This section provides the following information:
For information about the purpose and function of global devices, see Global Devices in Concepts for Oracle Solaris Cluster 4.4.
Oracle Solaris Cluster software does not require any specific disk layout or file system size. Consider the following points when you plan your layout for global devices:
Mirroring – You must mirror all global devices for the global device to be considered highly available. You do not need to use software mirroring if the storage device provides hardware RAID as well as redundant paths to disks.
Disks – When you mirror, lay out file systems so that the file systems are mirrored across disk arrays.
Availability – You must physically connect a global device to more than one node in the cluster for the global device to be considered highly available. A global device with multiple physical connections can tolerate a single-node failure. A global device with only one physical connection is supported, but the global device becomes inaccessible from other nodes if the node with the connection is down.
Swap devices – Do not create a swap file on a global device.
Non-global zones – Global devices are not directly accessible from a non-global zone. Only data from a cluster file system is accessible from a non-global zone.
For information about the purpose and function of device groups, see Device Groups in Concepts for Oracle Solaris Cluster 4.4.

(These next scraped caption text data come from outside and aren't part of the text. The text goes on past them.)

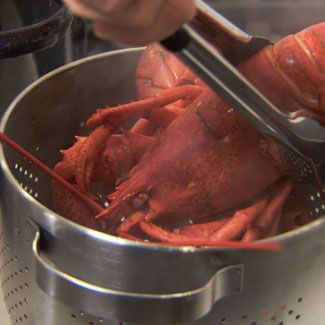 How Long to Cook Lobster - How Long to Boil Lobster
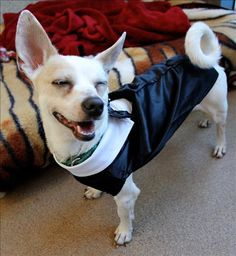 WINK!  DJ is James Bond for Halloween, what's your pet's costume this year?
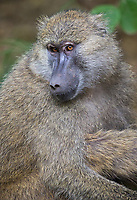We had some close baboon encounters throughout this trip.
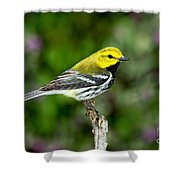 Black Throated Green Warbler Shower Curtain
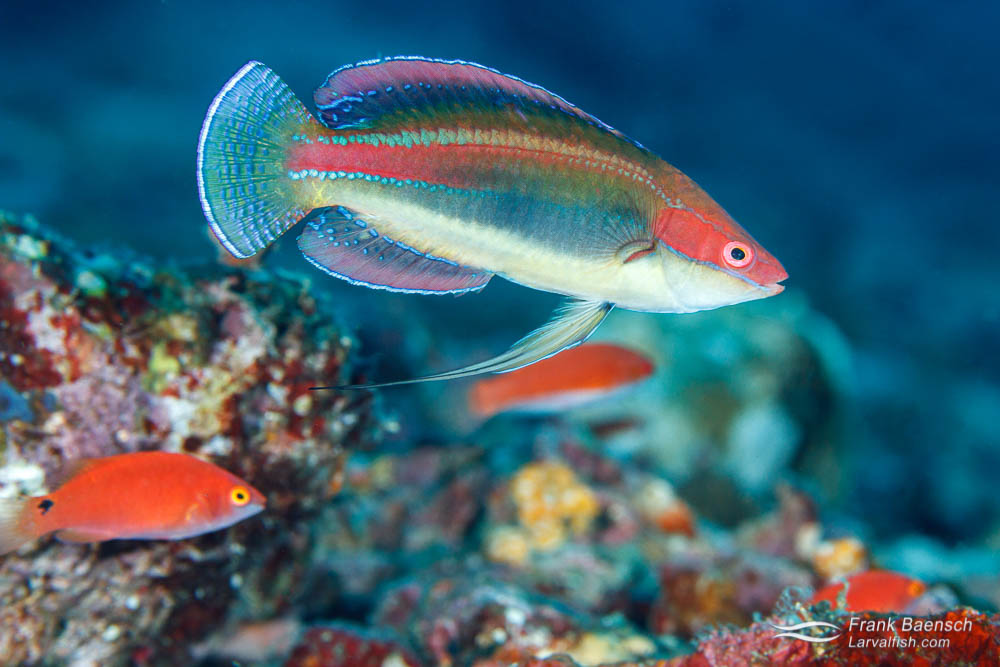 Male peacock fairy wrasse (Cirrhilabrus temminckii) with females in background. Philippines.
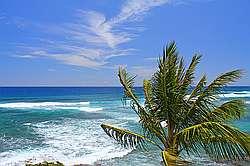 Kuhio Shores 418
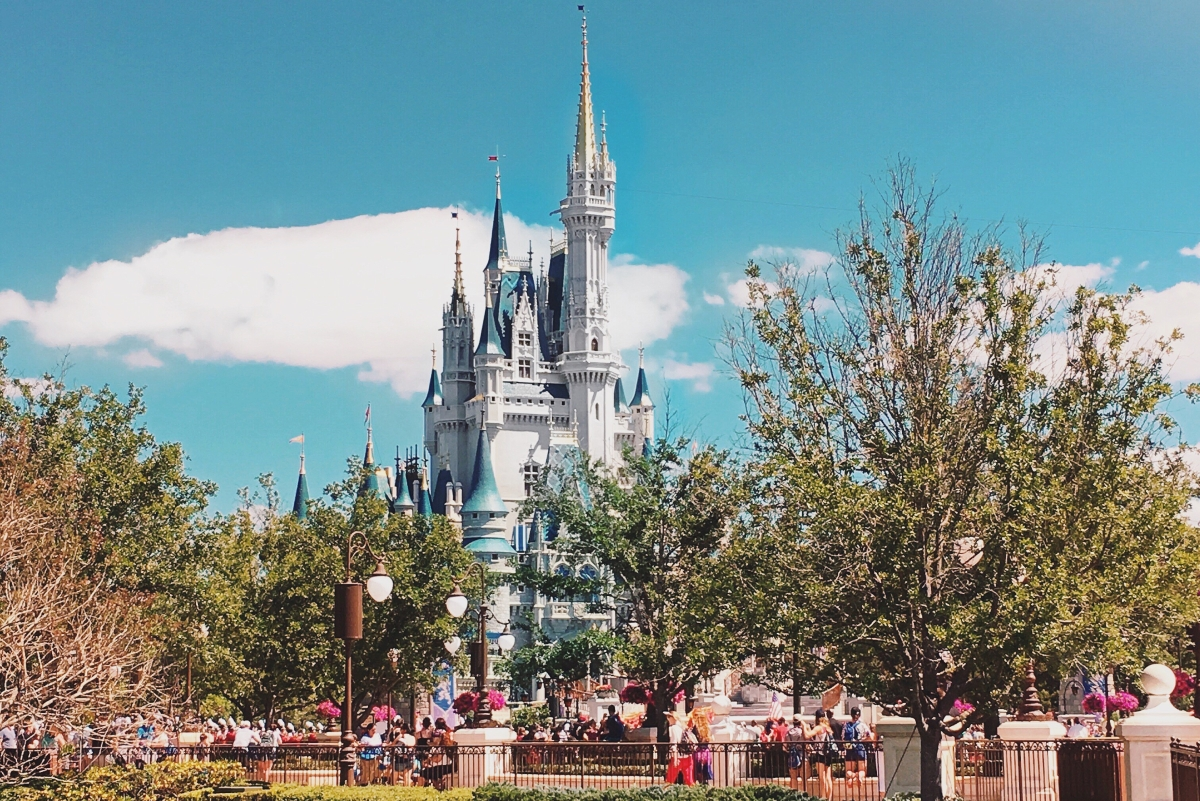 Vip Tour Disney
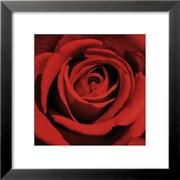 Art Laurent Pinsard 'Romatic Blooming Red Rose' 18 x 18 (3877525)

Consider the following points when you plan device groups:
Failover – You can configure multihost disks and properly configured volume-manager devices as failover devices. Proper configuration of a volume-manager device includes multihost disks and correct setup of the volume manager itself. This configuration ensures that multiple nodes can host the exported device. You cannot configure tape drives, CD-ROMs or DVD-ROMs, or single-ported devices as failover devices.
Mirroring – You must mirror the disks to protect the data from disk failure. See Mirroring Guidelines for additional guidelines. See Configuring Solaris Volume Manager Software and your volume-manager documentation for instructions about mirroring.
For information about the purpose and function of cluster file systems, see Cluster File Systems in Concepts for Oracle Solaris Cluster 4.4.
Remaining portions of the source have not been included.